◆ WHAT IS BEING ASKED:
Retrieve every line from the records in which the word "site" occurs.

◆ MATERIAL FOR THIS TASK:
BEGIN
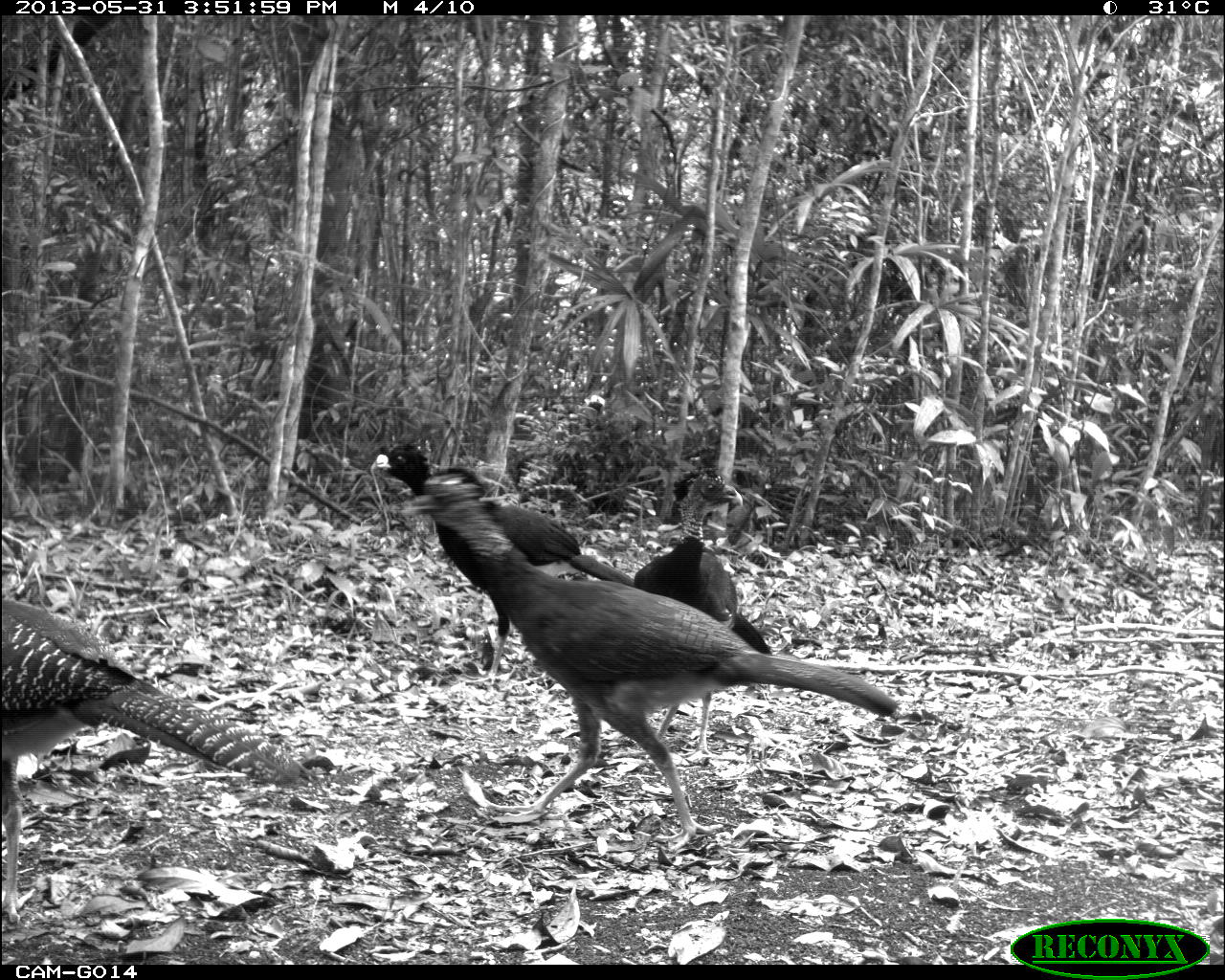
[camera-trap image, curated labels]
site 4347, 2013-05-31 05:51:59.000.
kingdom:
END
BEGIN
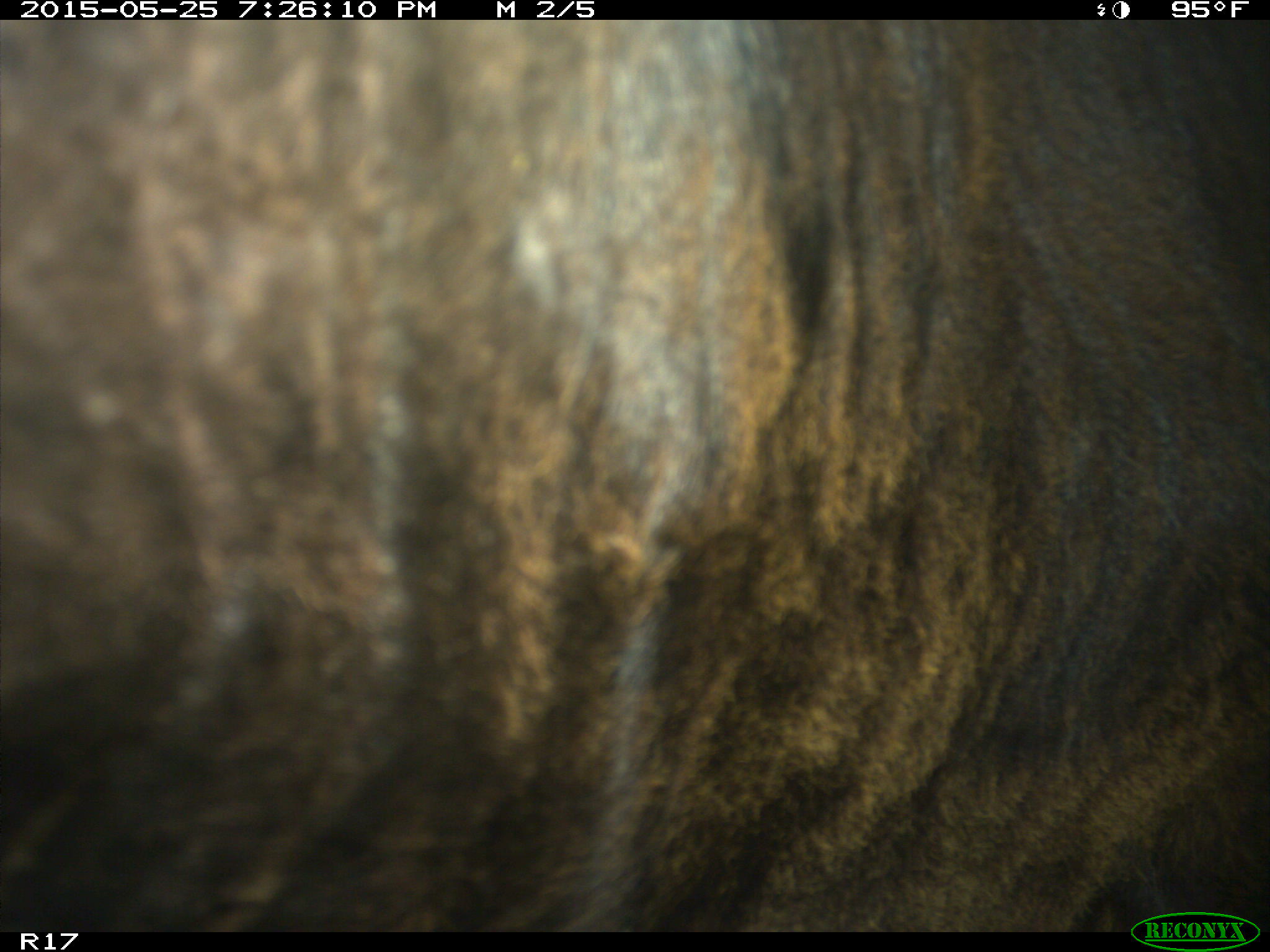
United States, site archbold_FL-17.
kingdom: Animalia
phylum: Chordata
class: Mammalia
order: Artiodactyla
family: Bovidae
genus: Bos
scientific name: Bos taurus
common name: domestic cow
END
◆ EXERCISE RESPONSE:
site 4347, 2013-05-31 05:51:59.000.
United States, site archbold_FL-17.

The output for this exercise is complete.